ИСТОЧНИК ::
* * * * * * *

Фрибург кажется мне, без преувеличения, самым красивым городом Швейцарии. Нижняя часть города находится в провале, в каньоне, а остальная часть расположена вокруг на возвышенности. На дне каньона течет живописная река Сарин, берущая начало в горном ущелье Готтерон. Туристам я бы прежде всего показал уникальный городской ландшафт с разных возвышенностей. С разных перспектив Фрибург производит совершенно уникальные впечатления. Это город экологически сбалансированный. По ночам можно было нередко видеть куниц и лис, разорявших мусорные ящики и мешки. Животный мир чрезвычайно близок городу.

В этом городе вырос и жил знаменитый швейцарский скульптор Жан Тэнгли, известный своими мобильными скульптурами, поэтому в местном Музее истории и искусства находится богатая коллекция его скульптуры. Городской фонтан, одна из достопримечательностей Фрибурга, тоже сделан Жаном Тэнгли. То есть Фрибург — это еще и город, погруженный в определенную эстетическую атмосферу. Здесь чувствуешь, что Тэнгли мог родиться только в Швейцарии, в стране, которая изобрела швейцарский ножик, складной самокат. Эти изобретения отражают менталитет швейцарцев. Во Фрибурге некоторых жителей города можно было бы назвать местными достопримечательностями. Их знали все, несмотря на то что никаким официальным статусом они не обладали. Часто можно было встретить немолодого седовласого, с косичкой, мужчину, который одевался в костюм ковбоя и всегда прогуливался с мопсом. Мопса звали Аль Капоне. Однажды я заметил, что пол мопса не соответствует его мужской кличке. Когда спросил почему, ковбой на меня обиделся. Он был, конечно, не совсем обычный, но из бесед с ним — о женщинах, о любви или о смысле жизни — я всегда узнавал что-то новое для себя. Его отличал по-настоящему каллиграфический почерк. Он частенько давал мне почитать свои интимные записи. Однажды я его спросил, почему он всегда ходит в ковбойской одежде. И он ответил, что хочет быть похоронен в ковбойской одежде, а поскольку умереть можно в любую секунду, приходится всегда ходить именно в таком виде.

* * * * * * *

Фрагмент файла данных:
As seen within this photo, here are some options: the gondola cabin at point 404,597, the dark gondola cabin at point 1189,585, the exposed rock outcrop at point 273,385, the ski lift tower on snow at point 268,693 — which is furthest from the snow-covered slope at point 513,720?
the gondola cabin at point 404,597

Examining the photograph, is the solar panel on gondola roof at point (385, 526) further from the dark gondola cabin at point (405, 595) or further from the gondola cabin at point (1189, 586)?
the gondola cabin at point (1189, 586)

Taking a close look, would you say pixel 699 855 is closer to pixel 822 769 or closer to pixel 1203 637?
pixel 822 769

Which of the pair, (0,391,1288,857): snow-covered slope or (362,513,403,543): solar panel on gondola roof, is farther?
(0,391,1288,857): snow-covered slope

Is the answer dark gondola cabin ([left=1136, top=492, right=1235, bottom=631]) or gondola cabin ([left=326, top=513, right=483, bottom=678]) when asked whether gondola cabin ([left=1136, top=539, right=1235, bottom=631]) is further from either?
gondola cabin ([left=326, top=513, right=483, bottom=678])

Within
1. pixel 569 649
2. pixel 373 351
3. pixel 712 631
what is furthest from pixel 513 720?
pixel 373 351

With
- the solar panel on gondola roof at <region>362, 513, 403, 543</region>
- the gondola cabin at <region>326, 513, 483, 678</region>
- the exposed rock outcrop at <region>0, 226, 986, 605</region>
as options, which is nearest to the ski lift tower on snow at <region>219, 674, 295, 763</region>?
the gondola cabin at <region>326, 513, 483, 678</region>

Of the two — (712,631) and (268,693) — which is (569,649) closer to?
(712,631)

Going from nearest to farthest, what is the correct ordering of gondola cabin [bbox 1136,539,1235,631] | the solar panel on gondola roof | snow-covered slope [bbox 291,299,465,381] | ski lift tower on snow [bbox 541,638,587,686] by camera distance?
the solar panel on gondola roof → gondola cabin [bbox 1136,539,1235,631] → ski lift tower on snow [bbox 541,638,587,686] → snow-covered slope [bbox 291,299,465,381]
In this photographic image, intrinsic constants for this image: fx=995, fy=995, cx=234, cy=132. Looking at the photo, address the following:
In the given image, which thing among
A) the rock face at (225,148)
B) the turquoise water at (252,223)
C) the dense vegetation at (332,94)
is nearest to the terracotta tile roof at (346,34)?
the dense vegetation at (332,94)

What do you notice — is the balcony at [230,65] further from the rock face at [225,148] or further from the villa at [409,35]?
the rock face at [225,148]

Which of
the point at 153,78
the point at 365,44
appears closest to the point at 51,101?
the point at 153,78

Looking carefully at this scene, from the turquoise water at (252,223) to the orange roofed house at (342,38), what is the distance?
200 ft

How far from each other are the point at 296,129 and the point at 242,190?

* * * * * * *

КРАТКОЕ ЗАДАНИЕ 1 ::
Ответьте на вопросы по тексту о Фрибурге:
(a) Какая река течет на дне каньона и где она берет начало?
(b) Какая достопримечательность Фрибурга сделана Жаном Тэнгли?
(c) Как звали мопса, с которым прогуливался мужчина в костюме ковбоя?
КРАТКОЕ ЗАДАНИЕ 2 :: Допишите одним абзацем продолжение текста о Фрибурге, начиная после его последнего предложения.

РЕЗУЛЬТАТ ЗАДАНИЯ 1 ::
(a) Река Сарин; она берет начало в горном ущелье Готтерон.
(b) Городской фонтан.
(c) Аль Капоне.

РЕЗУЛЬТАТ ЗАДАНИЯ 2 ::
Были и другие примечательные люди. Например, «мадам Готтерон» — ее звали по имени ресторана, которым она владела. Интереснейшая собеседница и харизматичный человек. В свое время она была няней детей Кеннеди. Она всегда подсаживалась к посетителям своего ресторана, рассказывала последние новости города и слегка флиртовала. «Готтерон» — это старый культовый ресторан, который находится на одной из центральных площадей города. В таких ресторанах обычно много туристов, а мы выбирали в основном тихие места. Например, ресторан «Чингисхан» в 6-7 километрах от города. Там готовили преимущественно «монгольское фондю», блюдо, которое само по себе предполагает коллективное потребление пищи. Швейцарцы, как правило, хорошо умеют готовить, как женщины, так и мужчины. Они разбираются в кухне, готовят с удовольствием, любят демонстрировать свое кулинарное искусство. Когда швейцарец приглашает гостей на ужин, этот ужин по традиции не должен отличаться от обычного домашнего ужина. Главным блюдом может оказаться обычный овощной суп на мясном бульоне, а на праздник приготовят традиционную утку в сладком фрибуржском соусе из груш или другое распространенное швейцарское блюдо — шукрут: кислая капуста, жаренная с копченостями. Все это швейцарские блюда, но на столе вполне могут быть и блюда французской кухни, начиная от рыбных супов — буйабесов — и заканчивая разными соусами.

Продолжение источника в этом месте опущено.